Joan Miró, 1917-1934 La naissance du monde

Le Centre Georges Pompidou organise toujours des expositions d’une grande qualité et cette fois encore, je n’ai pas été déçu. La manière dont les œuvres sont agencées, les explications qui introduisent chaque salle, ou apportent un éclaircissement historique et artistique, le choix des compositions, l’aspect didactique global, vraiment c’est une réussite. Et puis, c’est cool d’y aller le soir comme ça en nocturne, il n’y a pas grand monde et c’est hyper agréable d’arpenter les couloirs d’un musée quand le soleil se couche sur Paris.

Il s’agit en fait d’une rétrospective assez énorme sur les peintures et compositions de Miró de 1917 à 1934. Or, on est habitué à des toiles avec ce style unique qui le caractérise, ces peintures avec ce bleu incroyable et ce langage pictural onirique, cette logorrhée géométrique et colorée abstraite que chacun peut interpréter à l’envi pour créer sa propre histoire. Et là, l’expo démonte cette idée reçue et cette vision ultime de Miró pour nous présenter un artiste qui a cherché, exploré, testé, visité, étudié, fouillé, tenté pendant des dizaines d’années avant d’aboutir à ce style que nous connaissons. En même temps, c’est cette même quête et cette recherche d’expression qui nous fait comprendre les remises en question artistiques qu’il a formulées, les différentes phases de sa peinture et le cheminement logique jusqu’à sa vision du monde à la « Miró ».

Il est donc passionnant de voir les premières toiles de Miró et de constater l’influence galopante des artistes de son époque sur ses œuvres. C’est dingue de voir que les deux premières salles semblent être remplies de Klee, Braque, Malevitch, Kandinsky, etc. Chaque salle a un texte d’introduction qui situe un peu le contexte biographique, mais des passages de lettres échangées entre Miró et des artistes et amis émaillent l’exposition pour donner une idée de l’état d’esprit de chacun. Parfois, c’est comme si Miró en personne venait nous expliquer son œuvre, traduction simultanée et spontanée de son état d’esprit, son humeur ou ses désirs fantasques. Et peu à peu, on réalise l’évolution du peintre. Il invente de plus en plus son propre code d’expression, sa propre symbolique géométrique et colorée, son bestiaire plus ou moins abstrait. Il abandonne la peinture à un moment, pour faire des collages avec du goudron même à une période, ou bien il se met à créer des sculptures avec ce qui lui tombe sous la main. Et puis, hop, il se réconcilie avec la peinture, et repart dans un autre souffle créatif, explorer d’autres voies.

▸ **Extrait de données**
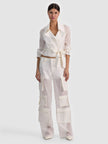 KEITH SHEER COMBO CROPPED TRENCH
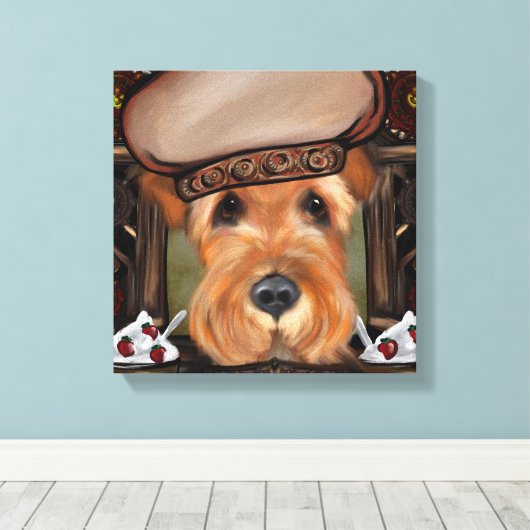 AIREDALE TERRIER LEINWANDDRUCK (Insitu (Holzboden))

▸ **Questions sur le texte**
- A) Répondez aux questions suivantes d'après le texte sur l'exposition Miró :
(i) Quelle période la rétrospective couvre-t-elle ?
(ii) Quel texte chaque salle comporte-t-elle ?
(iii) Avec quel matériau Miró a-t-il réalisé des collages à une certaine période ?
- B) Reprenez mot pour mot le passage du texte sur l'exposition Miró qui va de « Joan Miró, 1917-1934 » à « couche sur Paris. ».
- C) D'après le texte sur l'exposition Miró, de quels artistes les deux premières salles semblent-elles remplies ? Donnez tous les noms cités.
Répondez en vous fondant uniquement sur le texte, sans tenir compte des lignes.

▸ **Résultats des tâches**
- A)
(i) De 1917 à 1934.
(ii) Un texte d'introduction qui situe un peu le contexte biographique.
(iii) Avec du goudron.

- B)
Joan Miró, 1917-1934 La naissance du monde

Le Centre Georges Pompidou organise toujours des expositions d’une grande qualité et cette fois encore, je n’ai pas été déçu. La manière dont les œuvres sont agencées, les explications qui introduisent chaque salle, ou apportent un éclaircissement historique et artistique, le choix des compositions, l’aspect didactique global, vraiment c’est une réussite. Et puis, c’est cool d’y aller le soir comme ça en nocturne, il n’y a pas grand monde et c’est hyper agréable d’arpenter les couloirs d’un musée quand le soleil se couche sur Paris.

- C) Klee, Braque, Malevitch, Kandinsky